### Исходный отрывок
Временами мы стояли на краю пропасти. Раздавали пакеты Красного Креста чешкам, и женщины, назначенные в югендлагерь и спасенные нами благодаря тому, что мы обменяли их на умерших, стали громко признаваться в своей подлинной национальности и называть свои настоящие фамилии, чтобы только получить посылку. Осталось в живых лишь несколько евреек, спрятанных нами по ревирам. И вот стали раздавать посылки еврейкам. Мы думали, что это провокация, и негодовали на людей, которые ради посылки выдавали и себя и нас. Но и это прошло благополучно.
Появились машины Красного Креста и начали забирать больных француженок, голландок и норвежек для отправки в Швецию. Мы сначала боялись этому верить, но товарищи, работающие за пределами лагеря, сообщили, что больных действительно пересаживают на машины со шведским гербом и сопровождают их люди в шведской военной форме.
Мы с Мари-Клод стали устраивать отъезд Николь, но она несколько раз снова убегала в блок, чтобы быть вместе с нами, увидеть русских солдат и уехать после освобождения лагеря в Советский Союз.
Я старалась внушить ей, что в Советский Союз она должна попасть как делегатка французской молодежи. Это подействовало, и мы отправили нашего маленького Мышонка дожидаться очередного транспорта Красного Креста.
Ждать надо было долго, и мы с Мари-Клод время от времени бегали ее проведать. Однажды мне сообщили, что машины уже подъезжают, и я бросилась туда в последний раз обнять Николь. Я ожидала слез, и каково же было мое удивление, когда я увидела Николь с лукавыми глазами. Она повела их в сторону одной больной, готовой к отправке. Сгорбленная, повязанная платком по самые глаза, в роговых очках, прижимающая к лицу носовой платок, Сиене была неузнаваема.
У меня сердце возликовало. Если уж доктор Трайте устроил Сиене на этот транспорт, значит, шведский Красный Крест не миф, не очередной фашистский обман. Значит, наша Николь попадет в настоящее место. А что можно потом ожидать от Сиене? Какую личину наденет она после разгрома Германии? Для кого будет она снова шпионить, изображая из себя жертву концлагеря? К кому устроится на службу?
Но многие эсэсовцы не могли поверить, что для них скоро наступит конец. Одна из сестер, высокая Маргарита, пришла однажды в блок и вызвала меня. Сидя передо мною, она спрашивала:
— Правда, что вы русская?
- Да.
— Правда, что вы из Ленинграда?
— Да.
— Правда, что немцы были близко от Ленинграда?
— Да.
— Вы знаете, фюрер сказал, что немцы еще раз будут там, и я этому верю.
Я опустила глаза. Улыбка могла мне стоить пары пощечин, если не больше. С каким удовольствием я бы плюнула в это тупое, фанатичное лицо, но за долгие годы я привыкла отказывать себе в радости. Когда, подняв голову, сестра Маргарита вышла, Марианна разразилась смехом.
— Она, право, сумасшедшая, эта сестра Маргарита. Неужели и я была такая же и так же слепо верила во все, что говорили фашисты?
######
Задание 1 – Приведите все вопросы, которые сестра Маргарита задает в отрывке о лагере.
Задание 2 – Выведите фрагмент отрывка о лагере, который открывается словами «Временами мы стояли» и завершается словами «шведской военной форме.».
### Исходные данные
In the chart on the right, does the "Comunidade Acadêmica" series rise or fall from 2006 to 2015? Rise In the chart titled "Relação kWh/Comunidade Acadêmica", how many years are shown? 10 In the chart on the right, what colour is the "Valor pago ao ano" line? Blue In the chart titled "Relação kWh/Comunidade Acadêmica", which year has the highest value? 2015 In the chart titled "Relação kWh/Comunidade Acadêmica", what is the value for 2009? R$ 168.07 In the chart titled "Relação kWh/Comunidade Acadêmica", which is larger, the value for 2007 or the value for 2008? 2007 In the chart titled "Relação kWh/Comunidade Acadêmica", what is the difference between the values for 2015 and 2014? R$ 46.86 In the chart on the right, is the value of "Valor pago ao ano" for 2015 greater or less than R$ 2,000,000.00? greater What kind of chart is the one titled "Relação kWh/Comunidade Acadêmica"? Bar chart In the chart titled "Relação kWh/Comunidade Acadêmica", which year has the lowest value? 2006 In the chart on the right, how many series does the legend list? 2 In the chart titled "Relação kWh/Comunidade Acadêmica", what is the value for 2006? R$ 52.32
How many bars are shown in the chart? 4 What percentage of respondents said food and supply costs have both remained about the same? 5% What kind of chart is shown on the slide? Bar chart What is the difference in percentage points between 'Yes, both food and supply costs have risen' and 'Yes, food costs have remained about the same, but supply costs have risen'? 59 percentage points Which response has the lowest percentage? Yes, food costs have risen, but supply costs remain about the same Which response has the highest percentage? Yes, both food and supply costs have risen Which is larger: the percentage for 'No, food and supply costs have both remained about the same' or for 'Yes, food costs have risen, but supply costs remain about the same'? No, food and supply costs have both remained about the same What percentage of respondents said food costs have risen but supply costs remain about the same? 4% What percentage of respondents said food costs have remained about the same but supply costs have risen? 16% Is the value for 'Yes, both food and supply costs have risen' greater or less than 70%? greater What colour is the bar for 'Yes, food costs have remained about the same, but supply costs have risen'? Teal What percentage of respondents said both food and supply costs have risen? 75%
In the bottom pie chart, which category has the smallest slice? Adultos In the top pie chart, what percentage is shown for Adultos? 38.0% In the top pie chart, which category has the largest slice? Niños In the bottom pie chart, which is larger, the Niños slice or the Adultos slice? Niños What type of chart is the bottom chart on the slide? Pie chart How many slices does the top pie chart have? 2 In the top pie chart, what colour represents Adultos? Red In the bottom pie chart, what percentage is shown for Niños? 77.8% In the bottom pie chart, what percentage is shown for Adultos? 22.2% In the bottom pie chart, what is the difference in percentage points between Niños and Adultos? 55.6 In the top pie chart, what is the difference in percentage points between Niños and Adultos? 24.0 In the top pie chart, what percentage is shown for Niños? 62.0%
######
Результат выполнения 1 –
— Правда, что вы русская?
— Правда, что вы из Ленинграда?
— Правда, что немцы были близко от Ленинграда?

Результат выполнения 2 –
Временами мы стояли на краю пропасти. Раздавали пакеты Красного Креста чешкам, и женщины, назначенные в югендлагерь и спасенные нами благодаря тому, что мы обменяли их на умерших, стали громко признаваться в своей подлинной национальности и называть свои настоящие фамилии, чтобы только получить посылку. Осталось в живых лишь несколько евреек, спрятанных нами по ревирам. И вот стали раздавать посылки еврейкам. Мы думали, что это провокация, и негодовали на людей, которые ради посылки выдавали и себя и нас. Но и это прошло благополучно.
Появились машины Красного Креста и начали забирать больных француженок, голландок и норвежек для отправки в Швецию. Мы сначала боялись этому верить, но товарищи, работающие за пределами лагеря, сообщили, что больных действительно пересаживают на машины со шведским гербом и сопровождают их люди в шведской военной форме.